Cannabis enthält im Wesentlichen die zwei Wirkstoffe THC (Tetrahydrocannabinol) und CBD (Cannabidiol), wobei ersteres die Stimmung hebt, zweiteres eher Ängste hemmt. Beide Wirkstoffe können chronischen Schmerzpatienten helfen, aber auch Übelkeit und Appetitlosigkeit bei Tumorpatienten und -patientinnen lindern.

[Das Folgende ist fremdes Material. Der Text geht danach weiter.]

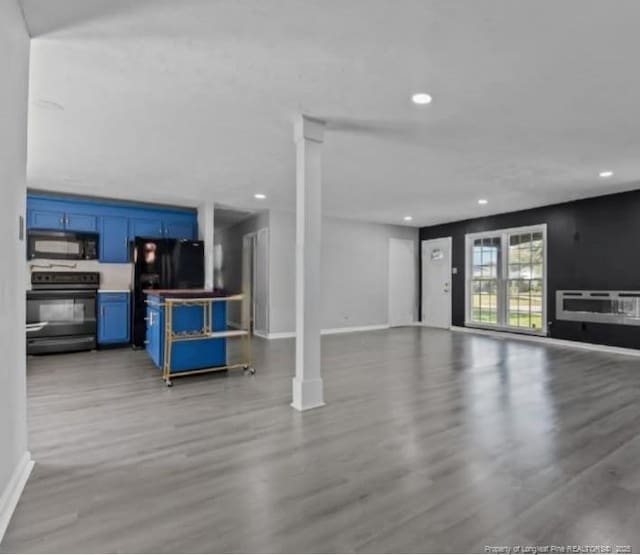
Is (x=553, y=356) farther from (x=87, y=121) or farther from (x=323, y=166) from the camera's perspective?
(x=87, y=121)

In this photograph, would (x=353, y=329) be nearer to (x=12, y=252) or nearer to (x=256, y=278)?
(x=256, y=278)

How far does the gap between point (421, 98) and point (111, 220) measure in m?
5.37

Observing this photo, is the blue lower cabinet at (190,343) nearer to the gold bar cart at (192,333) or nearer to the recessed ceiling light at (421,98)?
the gold bar cart at (192,333)

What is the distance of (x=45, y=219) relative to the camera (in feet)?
18.4

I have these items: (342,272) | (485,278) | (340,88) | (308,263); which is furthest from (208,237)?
(485,278)

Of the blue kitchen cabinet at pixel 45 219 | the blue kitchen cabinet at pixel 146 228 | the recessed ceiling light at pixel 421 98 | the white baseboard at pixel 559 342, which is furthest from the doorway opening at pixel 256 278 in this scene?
the recessed ceiling light at pixel 421 98

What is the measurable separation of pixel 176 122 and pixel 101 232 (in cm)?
365

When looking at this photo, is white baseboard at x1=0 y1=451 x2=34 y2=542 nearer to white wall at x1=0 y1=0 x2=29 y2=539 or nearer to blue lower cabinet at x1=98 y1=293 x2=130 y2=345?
white wall at x1=0 y1=0 x2=29 y2=539

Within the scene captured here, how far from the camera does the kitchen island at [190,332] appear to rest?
3.96 m

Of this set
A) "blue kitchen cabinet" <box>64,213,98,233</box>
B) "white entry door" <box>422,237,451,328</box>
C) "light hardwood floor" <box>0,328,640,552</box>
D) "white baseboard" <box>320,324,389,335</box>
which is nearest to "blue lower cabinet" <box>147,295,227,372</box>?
"light hardwood floor" <box>0,328,640,552</box>

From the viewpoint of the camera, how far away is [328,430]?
270 cm

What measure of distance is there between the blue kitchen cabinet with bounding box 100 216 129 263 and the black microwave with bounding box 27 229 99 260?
115 millimetres

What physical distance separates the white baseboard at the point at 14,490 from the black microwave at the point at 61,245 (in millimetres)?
4356

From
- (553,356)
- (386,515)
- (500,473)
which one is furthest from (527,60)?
(553,356)
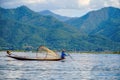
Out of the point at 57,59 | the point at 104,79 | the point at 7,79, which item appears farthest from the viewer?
the point at 57,59

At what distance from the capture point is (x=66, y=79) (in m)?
67.3

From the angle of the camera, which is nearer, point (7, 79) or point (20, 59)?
point (7, 79)

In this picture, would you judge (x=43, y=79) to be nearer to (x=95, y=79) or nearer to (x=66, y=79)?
(x=66, y=79)

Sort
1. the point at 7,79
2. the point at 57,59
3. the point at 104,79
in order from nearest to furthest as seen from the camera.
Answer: the point at 7,79, the point at 104,79, the point at 57,59

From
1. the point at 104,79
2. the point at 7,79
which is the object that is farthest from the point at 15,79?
the point at 104,79

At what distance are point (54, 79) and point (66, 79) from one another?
2.14m

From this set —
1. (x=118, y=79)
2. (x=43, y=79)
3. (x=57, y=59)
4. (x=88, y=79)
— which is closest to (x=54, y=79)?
(x=43, y=79)

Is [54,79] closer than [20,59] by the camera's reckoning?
Yes

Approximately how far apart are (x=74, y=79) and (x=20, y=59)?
9340 centimetres

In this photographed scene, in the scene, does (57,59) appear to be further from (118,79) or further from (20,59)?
(118,79)

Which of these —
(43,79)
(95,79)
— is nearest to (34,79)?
(43,79)

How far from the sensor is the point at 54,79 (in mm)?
67250

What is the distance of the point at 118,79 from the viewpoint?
69062 millimetres

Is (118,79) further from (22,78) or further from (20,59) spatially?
(20,59)
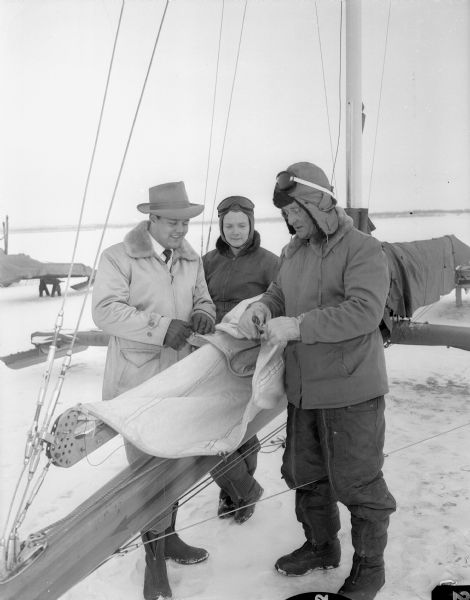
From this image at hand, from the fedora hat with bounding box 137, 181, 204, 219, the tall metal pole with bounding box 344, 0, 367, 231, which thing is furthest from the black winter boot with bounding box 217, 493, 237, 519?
the tall metal pole with bounding box 344, 0, 367, 231

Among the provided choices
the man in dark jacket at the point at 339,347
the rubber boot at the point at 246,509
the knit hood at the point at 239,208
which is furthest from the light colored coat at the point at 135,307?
the rubber boot at the point at 246,509

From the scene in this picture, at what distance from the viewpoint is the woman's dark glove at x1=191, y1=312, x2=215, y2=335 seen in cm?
220

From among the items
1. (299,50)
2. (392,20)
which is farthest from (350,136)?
(299,50)

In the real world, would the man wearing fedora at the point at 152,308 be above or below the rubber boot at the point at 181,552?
above

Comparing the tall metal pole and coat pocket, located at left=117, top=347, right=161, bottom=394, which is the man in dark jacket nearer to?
coat pocket, located at left=117, top=347, right=161, bottom=394

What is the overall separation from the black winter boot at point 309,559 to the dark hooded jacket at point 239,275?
1.15m

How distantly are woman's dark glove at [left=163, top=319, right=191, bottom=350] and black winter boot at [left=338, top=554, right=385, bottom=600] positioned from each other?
40.6 inches

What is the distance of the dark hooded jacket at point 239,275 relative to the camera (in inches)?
111

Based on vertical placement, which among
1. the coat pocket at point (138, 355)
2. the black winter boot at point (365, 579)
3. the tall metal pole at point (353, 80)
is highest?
the tall metal pole at point (353, 80)

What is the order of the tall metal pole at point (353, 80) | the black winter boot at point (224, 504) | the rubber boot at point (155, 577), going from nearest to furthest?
the rubber boot at point (155, 577) < the black winter boot at point (224, 504) < the tall metal pole at point (353, 80)

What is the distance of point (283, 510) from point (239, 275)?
1.21 m

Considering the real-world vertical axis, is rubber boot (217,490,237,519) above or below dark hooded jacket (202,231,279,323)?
below

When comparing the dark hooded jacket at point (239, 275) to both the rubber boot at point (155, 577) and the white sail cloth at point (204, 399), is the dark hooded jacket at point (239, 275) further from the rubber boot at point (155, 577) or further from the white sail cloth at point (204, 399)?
the rubber boot at point (155, 577)

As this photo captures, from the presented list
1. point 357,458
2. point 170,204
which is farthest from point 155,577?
point 170,204
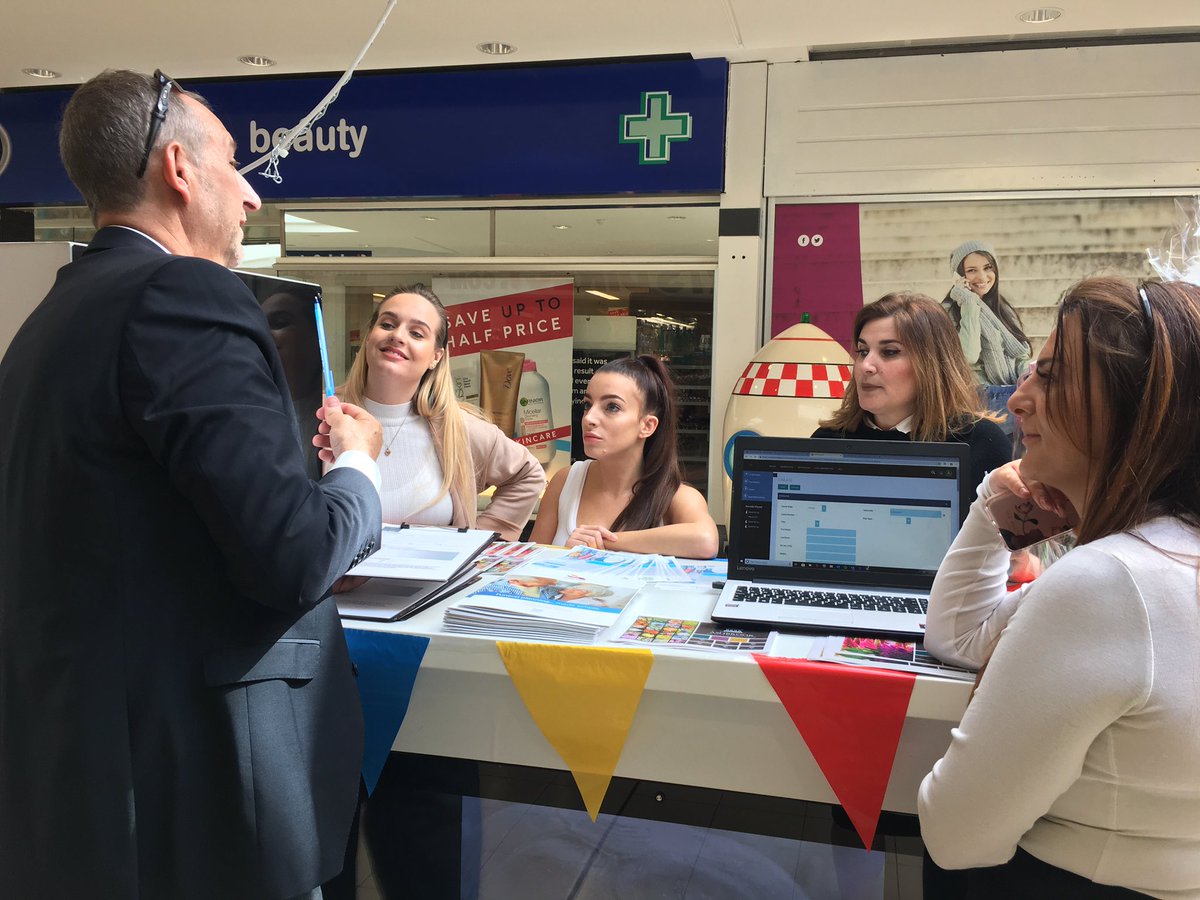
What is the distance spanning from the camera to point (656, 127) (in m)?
4.37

Klar scheint auch: Die Wechselwirkung macht es, denn je höher der Cannabidiolgehalt, umso geringer die Wirkung des Tetrahydrocannabinols.

Auch nachgewiesen ist: Als reines Schmerzmittel alleine hat Cannabis nur eine sehr geringe Wirkung, andere bekannte Mittel sind deutlich effektiver. Auch zur Behandlung bei Spastiken und Multipler Sklerose wird Cannabis verschrieben. Dafür ist es auch schon deutlich länger zugelassen.

Das Interessante: Die Stoffe aus der Cannabis-Pflanze, die so genannten Cannabinoide, werden in ähnlicher Form auch von unserem Körper selbst produziert und dort über eigene Rezeptoren aufgenommen. Dennoch sollten Sie sich durch Cannabis keine Heilung erhoffen. Es wird meist als zusätzliches Mittel zur Linderung der Beschwerden und Krankheiten eingesetzt.

Langzeitwirkungen einer medizinischen Cannabis-Einnahme sind nicht hinreichend erforscht, bei psychischen Erkrankungen wird aber von der Einnahme schon jetzt abgeraten. Wie bei allen Arzneimitteln kommt es auf die richtige Dosierung des Wirkstoffs an, so dass in jedem Fall die Behandlung vorsichtig eingeschlichen werden muss.  

5. Cannabis als Medizin – wer kann beraten?

Sollten Sie in Betracht ziehen, Cannabis als Medizin anzuwenden,sollten Sie zunächst das Gespräch mit Ihrem Hausarzt oder Ihrer Hausärztin suchen. Sie sollten auch ganz glar sagen können, für welche Beschwerden Sie sich Erleichterung erhoffen. Wie erwähnt können die Kosten für den Einsatz von medizinischem Cannabis durch die Krankenkassen übernommen werden, daher sollten Sie auch das Gespräch mit einem Berater oder einer Beraterin Ihrer Krankenkasse suchen.

Egal, ob Sie Cannabis als medizinisches Produkt verschrieben bekommen oder planen, es in Zukunft im Handel zu beziehen – ein paar Regeln werden bleiben. Dazu gehört, dass Cannabis grundsätzlich die Aufmerksamkeit und Psychomotorik einschränkt. Das Risiko für Arbeitsunfälle zum Beispiel beim Bedienen von Maschinen kann also steigen. Auch Autofahrten unter dem Einfluss von Cannabis sind risikobehaftet. Die Wirkung von Cannabis kann mehrere Stunden anhalten.

Das “Gras”, gewonnen aus den Blüten der Cannabispflanze, kostet in Apotheken aktuell rund zehn Euro pro Gramm aufwärts.